La Naturaleza humana: hombre, es un compuesto de materia (cuerpo)  y espíritu (alma), que implica lo personal areté (privada), virtualidad de la educación personal, y lo social areté (política-público), educación social o política; la primera, hace al hombre productivo, areté (profesional), y la segunda, provee al hombre la virtud, educación moral o búsqueda del bien.

Por eso la idea de polis, ciudad, es el lugar propio de la vida, de la existencia, de la educación, donde la naturaleza humana ocurre.

Así la tarea de la Paideia griega es hacer del hombre un ciudadano político, un ser comunitario.

Esta formación los griegos la ligaron a los conceptos de nomo y physis, sin los cuales sería imposible entender la cultura y Paideia.

El nomo Griego es más amplio que nuestro nomo actual, pues incluye, costumbre colectiva, idea de normatividad, leyes que rigen la comunidad, y cultura.

La physis entendámosla como simple naturaleza, esencia inmutable de las cosas, la naturaleza o manera propia de ser.

Para los griegos estos conceptos nomo y physis estaban unidos, así que “para los griegos las leyes (nomo) morales, sociales y políticas eran tan inexorables y reales como las leyes de la física (Physis)”, así los nomoi de la polis eran a la comunidad humana, lo que las leyes de la naturaleza son al universo.

Fueron los sofistas quienes se opusieron a esta unidad.

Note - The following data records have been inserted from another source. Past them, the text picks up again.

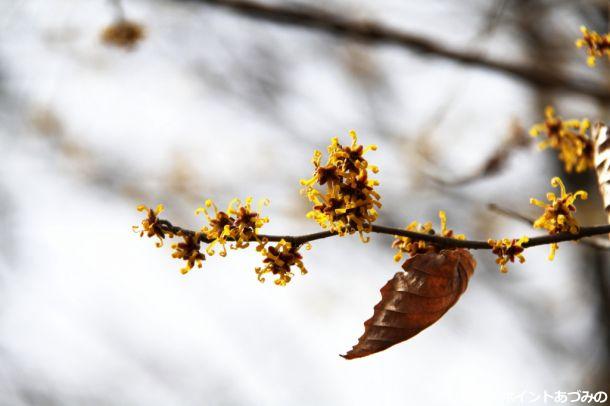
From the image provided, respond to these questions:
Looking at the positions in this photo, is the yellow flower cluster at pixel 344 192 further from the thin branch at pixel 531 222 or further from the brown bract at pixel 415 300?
the thin branch at pixel 531 222

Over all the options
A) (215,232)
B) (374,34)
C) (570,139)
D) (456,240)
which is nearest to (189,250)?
(215,232)

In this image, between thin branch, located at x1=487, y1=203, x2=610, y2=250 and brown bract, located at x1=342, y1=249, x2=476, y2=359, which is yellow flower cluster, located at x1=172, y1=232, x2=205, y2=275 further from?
thin branch, located at x1=487, y1=203, x2=610, y2=250

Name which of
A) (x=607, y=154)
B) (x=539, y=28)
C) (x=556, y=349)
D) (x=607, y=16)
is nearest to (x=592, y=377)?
(x=556, y=349)

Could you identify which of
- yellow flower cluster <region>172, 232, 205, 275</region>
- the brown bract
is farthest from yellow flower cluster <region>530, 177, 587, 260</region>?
yellow flower cluster <region>172, 232, 205, 275</region>

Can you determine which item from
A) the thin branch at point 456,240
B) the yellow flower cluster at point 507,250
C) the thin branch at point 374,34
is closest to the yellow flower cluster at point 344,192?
the thin branch at point 456,240

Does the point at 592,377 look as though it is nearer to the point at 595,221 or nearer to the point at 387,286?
the point at 595,221

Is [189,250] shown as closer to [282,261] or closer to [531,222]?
[282,261]
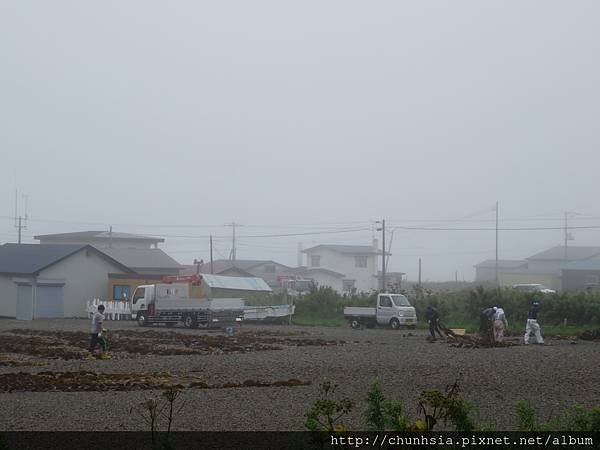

Para ellos, los nomoi eran creaciones humanas. Hoy decimos que son construcciones subjetivas del hombre.

Aun aceptando esa relatividad de los nomoi, aun aceptando que lo social es sólo un acuerdo de buena fe, de sentimientos y el compartir la misma visión de la experiencia humana, no podemos dejar de pensar que esa oposición, esa separación entre la physis y el nomo, ha traído sus consecuencias, cuando menos evidenciando la fragilidad y vulnerabilidad de la cohesión social, de lo público. Un ingrediente de creencia, de fe, de inmutabilidad, y eternidad de nuestra naturaleza social es urgente para enfrentar los exabruptos de la violencia de lo pulsional como constitutivo del hombre.

Un urgente retorno a la physis del nomo, es dejar huellas auténticas, pues “en la cultura del vidrio –de la modernidad superficial- es difícil dejar huellas” (Fernández, 1995), sin considerar que “vivir quiere decir dejar huellas” (Fernández, 1995), dejar huella significa reconocer al otro como uno mismo, es darle estatuto de realidad al acuerdo y es hacer que lo se acuerde sea una experiencia humana eterna, pues

La experiencia no es, pues, algo ocasional, primario, rudo y carente de iluminación, sino un tejido tan amplio y sutil como el lenguaje, que constituye nuestra cartografía de aprendices(Fernández, 1995),

Así conseguimos percibir que la Erfahrung nos constituye, por eso se hace importante escucharnos pues todos podemos aportar algo. Ahí está la esencia de lo filogenético.

Por eso se hace urgente recuperar la conciencia, la memoria, para recordar y en ese recuerdo rescatar lo que nos constituyó, lo que nos hizo tolerable y amado estar uno frente al otro, lo que dio origen a lo social, a la comunidad, al contrato. Es decir, respetar la palabra empeñada, comprometida, el amor al prójimo, y no como principio religioso, sino en el sentido de la diferencia, sin que esta sea perturbadora, mortal, y seamos capaces de reconocer lo uno en lo otro, el no ser en el ser.